Document extract:
• Kees Cook's avatar
    stack: Optionally randomize kernel stack offset each syscall · 39218ff4
    Kees Cook authored
    This provides the ability for architectures to enable kernel stack base
    address offset randomization. This feature is controlled by the boot
    param "randomize_kstack_offset=on/off", with its default value set by
    CONFIG_RANDOMIZE_KSTACK_OFFSET_DEFAULT.
    
    This feature is based on the original idea from the last public release
    of PaX's RANDKSTACK feature: https://pax.grsecurity.net/docs/randkstack.txt
    All the credit for the original idea goes to the PaX team. Note that
    the design and implementation of this upstream randomize_kstack_offset
    feature differs greatly from the RANDKSTACK feature (see below).
    
    Reasoning for the feature:
    
    This feature aims to make harder the various stack-based attacks that
    rely on deterministic stack structure. We have had many such attacks in
    past (just to name few):
    
    https://jon.oberheide.org/files/infiltrate12-thestackisback.pdf
    https://jon.oberheide.org/files/stackjacking-infiltrate11.pdf
    https://googleprojectzero.blogspot.com/2016/06/exploiting-recursion-in-linux-kernel_20.html
    
    As Linux kernel stack protections have been constantly improving
    (vmap-based stack allocation with guard pages, removal of thread_info,
    STACKLEAK), attackers have had to find new ways for their exploits
    to work. They have done so, continuing to rely on the kernel's stack
    determinism, in situations where VMAP_STACK and THREAD_INFO_IN_TASK_STRUCT
    were not relevant. For example, the following recent attacks would have
    been hampered if the stack offset was non-deterministic between syscalls:
    
    https://repositorio-aberto.up.pt/bitstream/10216/125357/2/374717.pdf
    (page 70: targeting the pt_regs copy with linear stack overflow)
    
    https://a13xp0p0v.github.io/2020/02/15/CVE-2019-18683.html
    (leaked stack address from one syscall as a target during next syscall)

Spatial reasoning dataset excerpts:
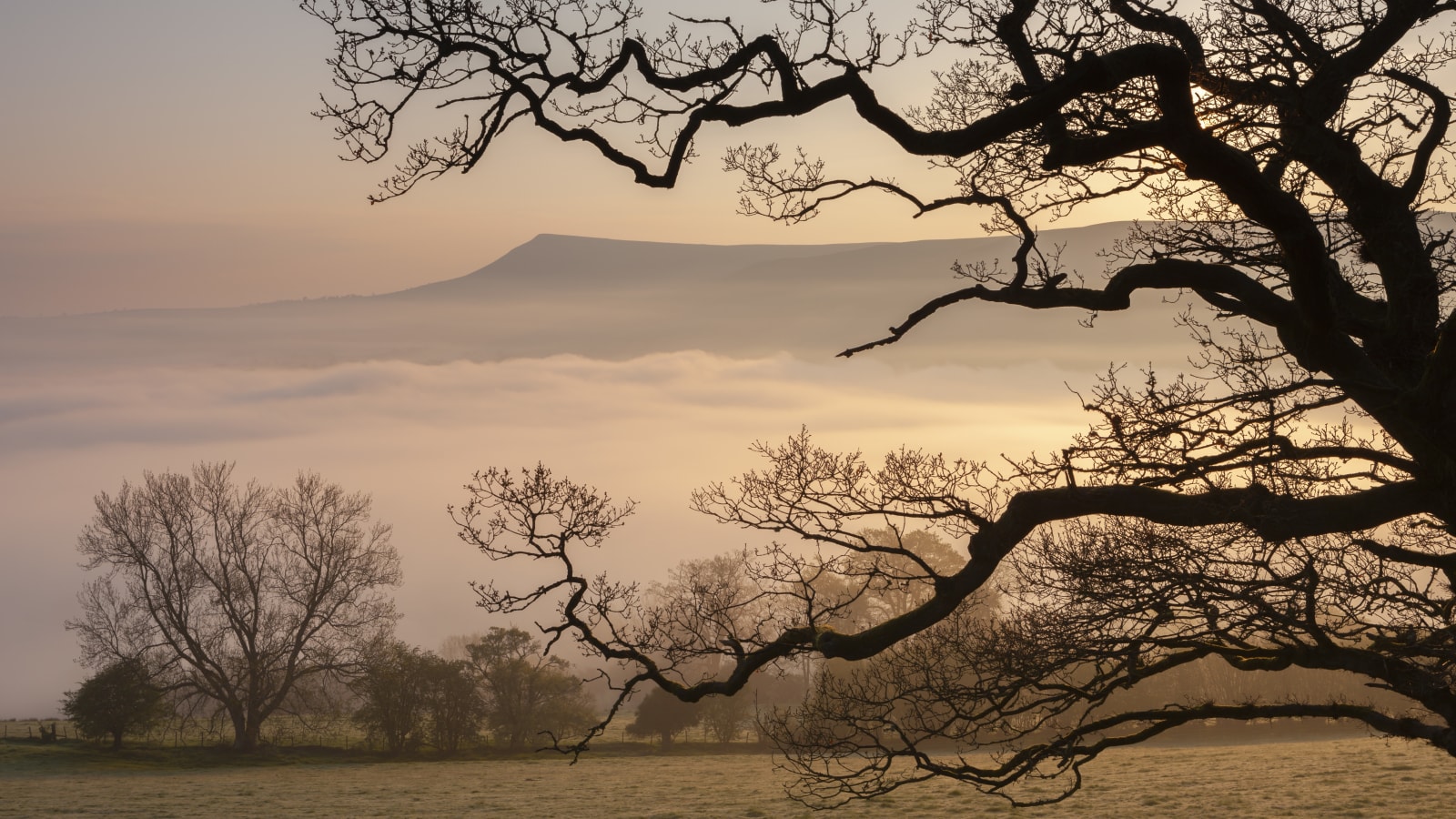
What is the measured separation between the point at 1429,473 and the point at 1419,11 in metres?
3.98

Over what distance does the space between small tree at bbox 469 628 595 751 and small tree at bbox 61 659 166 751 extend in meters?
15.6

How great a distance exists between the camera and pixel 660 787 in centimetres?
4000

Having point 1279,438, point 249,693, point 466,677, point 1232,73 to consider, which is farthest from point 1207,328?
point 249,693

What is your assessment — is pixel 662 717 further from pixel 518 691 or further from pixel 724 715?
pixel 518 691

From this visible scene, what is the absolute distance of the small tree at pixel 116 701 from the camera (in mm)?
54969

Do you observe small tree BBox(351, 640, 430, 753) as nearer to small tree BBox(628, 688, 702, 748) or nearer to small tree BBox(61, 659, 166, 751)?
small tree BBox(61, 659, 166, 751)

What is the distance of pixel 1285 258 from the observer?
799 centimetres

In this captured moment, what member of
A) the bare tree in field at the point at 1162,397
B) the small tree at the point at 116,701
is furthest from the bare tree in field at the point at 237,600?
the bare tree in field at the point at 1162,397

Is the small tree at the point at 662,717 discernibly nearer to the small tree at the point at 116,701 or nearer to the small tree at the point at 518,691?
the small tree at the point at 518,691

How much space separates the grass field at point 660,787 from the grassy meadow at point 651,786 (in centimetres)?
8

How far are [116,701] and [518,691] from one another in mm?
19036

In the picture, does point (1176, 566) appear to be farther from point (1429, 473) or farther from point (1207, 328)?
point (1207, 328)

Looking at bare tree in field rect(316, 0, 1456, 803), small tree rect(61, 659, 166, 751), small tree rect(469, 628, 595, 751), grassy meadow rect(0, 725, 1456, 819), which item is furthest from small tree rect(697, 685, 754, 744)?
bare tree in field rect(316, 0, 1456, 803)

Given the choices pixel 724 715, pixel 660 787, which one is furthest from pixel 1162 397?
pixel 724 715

Task instructions:
#1 In the commit message, which boot parameter controls the kernel stack offset randomization feature?
#2 Duplicate the part of the commit message starting with "https://jon.oberheide.org/files/infiltrate12-thestackisback.pdf" and going on through "linear stack overflow)".
The records have no role in this work.

Exercise responses:
#1 The boot parameter "randomize_kstack_offset=on/off" controls it.

#2
https://jon.oberheide.org/files/infiltrate12-thestackisback.pdf
    https://jon.oberheide.org/files/stackjacking-infiltrate11.pdf
    https://googleprojectzero.blogspot.com/2016/06/exploiting-recursion-in-linux-kernel_20.html
    
    As Linux kernel stack protections have been constantly improving
    (vmap-based stack allocation with guard pages, removal of thread_info,
    STACKLEAK), attackers have had to find new ways for their exploits
    to work. They have done so, continuing to rely on the kernel's stack
    determinism, in situations where VMAP_STACK and THREAD_INFO_IN_TASK_STRUCT
    were not relevant. For example, the following recent attacks would have
    been hampered if the stack offset was non-deterministic between syscalls:
    
    https://repositorio-aberto.up.pt/bitstream/10216/125357/2/374717.pdf
    (page 70: targeting the pt_regs copy with linear stack overflow)